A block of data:
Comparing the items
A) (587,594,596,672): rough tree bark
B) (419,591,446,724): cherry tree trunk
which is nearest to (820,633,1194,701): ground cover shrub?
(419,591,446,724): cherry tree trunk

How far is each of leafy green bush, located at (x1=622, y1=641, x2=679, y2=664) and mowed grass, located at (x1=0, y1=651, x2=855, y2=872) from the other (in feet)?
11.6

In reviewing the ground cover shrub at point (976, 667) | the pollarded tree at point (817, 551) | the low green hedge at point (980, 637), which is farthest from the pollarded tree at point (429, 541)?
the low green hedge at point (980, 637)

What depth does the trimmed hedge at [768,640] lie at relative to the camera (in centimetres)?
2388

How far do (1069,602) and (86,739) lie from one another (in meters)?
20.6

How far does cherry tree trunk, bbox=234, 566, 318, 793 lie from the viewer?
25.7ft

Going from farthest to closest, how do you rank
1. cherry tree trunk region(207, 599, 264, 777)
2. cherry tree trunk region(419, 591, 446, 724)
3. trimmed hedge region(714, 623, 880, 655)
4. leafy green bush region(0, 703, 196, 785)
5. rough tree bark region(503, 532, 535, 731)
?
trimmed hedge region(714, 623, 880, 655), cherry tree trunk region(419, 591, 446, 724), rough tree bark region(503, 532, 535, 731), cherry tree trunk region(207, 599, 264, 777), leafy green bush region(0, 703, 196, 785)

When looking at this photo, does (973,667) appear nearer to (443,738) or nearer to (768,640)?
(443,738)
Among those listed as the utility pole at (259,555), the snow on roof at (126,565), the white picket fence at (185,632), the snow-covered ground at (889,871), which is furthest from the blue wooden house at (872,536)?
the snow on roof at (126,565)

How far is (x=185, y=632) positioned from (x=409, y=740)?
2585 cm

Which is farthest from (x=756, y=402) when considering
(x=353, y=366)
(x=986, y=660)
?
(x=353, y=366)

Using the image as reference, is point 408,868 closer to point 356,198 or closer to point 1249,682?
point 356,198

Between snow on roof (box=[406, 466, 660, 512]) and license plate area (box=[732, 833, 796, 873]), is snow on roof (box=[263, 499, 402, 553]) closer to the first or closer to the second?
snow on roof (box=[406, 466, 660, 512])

● TASK DETAILS
Copy out every one of the records above, word for word.

● REPLY TO THE TASK
Comparing the items
A) (587,594,596,672): rough tree bark
B) (419,591,446,724): cherry tree trunk
which is nearest to (820,633,1194,701): ground cover shrub?
(419,591,446,724): cherry tree trunk

How far is each of leafy green bush, located at (x1=622, y1=641, x2=679, y2=664) and mowed grass, located at (x1=0, y1=651, x2=855, y2=872) from the other (in feet)?
11.6

In reviewing the ground cover shrub at point (976, 667) | the pollarded tree at point (817, 551) | the low green hedge at point (980, 637), which is farthest from the pollarded tree at point (429, 541)?
the low green hedge at point (980, 637)

What depth does the trimmed hedge at [768,640] lie at relative to the camera (in centimetres)?
2388

How far do (1069,602) and (86,739) lie from one another (in meters)?
20.6

How far does cherry tree trunk, bbox=234, 566, 318, 793 lie from the viewer?
25.7ft

Going from farthest to closest, how do you rank
1. cherry tree trunk region(207, 599, 264, 777)
2. cherry tree trunk region(419, 591, 446, 724)
3. trimmed hedge region(714, 623, 880, 655)
4. leafy green bush region(0, 703, 196, 785)
5. rough tree bark region(503, 532, 535, 731)
?
trimmed hedge region(714, 623, 880, 655), cherry tree trunk region(419, 591, 446, 724), rough tree bark region(503, 532, 535, 731), cherry tree trunk region(207, 599, 264, 777), leafy green bush region(0, 703, 196, 785)

When looking at this photo, does (973,667) appear nearer to (443,738) or nearer to (768,640)?
(443,738)
Among those listed as the utility pole at (259,555), the snow on roof at (126,565), the white picket fence at (185,632), the snow-covered ground at (889,871), which is furthest from the blue wooden house at (872,536)?
the snow on roof at (126,565)

How far is (x=185, y=632) positioned from (x=409, y=740)?
2585 cm

Which is farthest from (x=756, y=402) when considering
(x=353, y=366)
(x=986, y=660)
?
(x=353, y=366)

Using the image as reference, is point 408,868 closer to point 356,198 or closer to point 1249,682?
point 356,198

Between snow on roof (box=[406, 466, 660, 512]) and license plate area (box=[732, 833, 796, 873]), is snow on roof (box=[263, 499, 402, 553]) closer to the first or closer to the second?
snow on roof (box=[406, 466, 660, 512])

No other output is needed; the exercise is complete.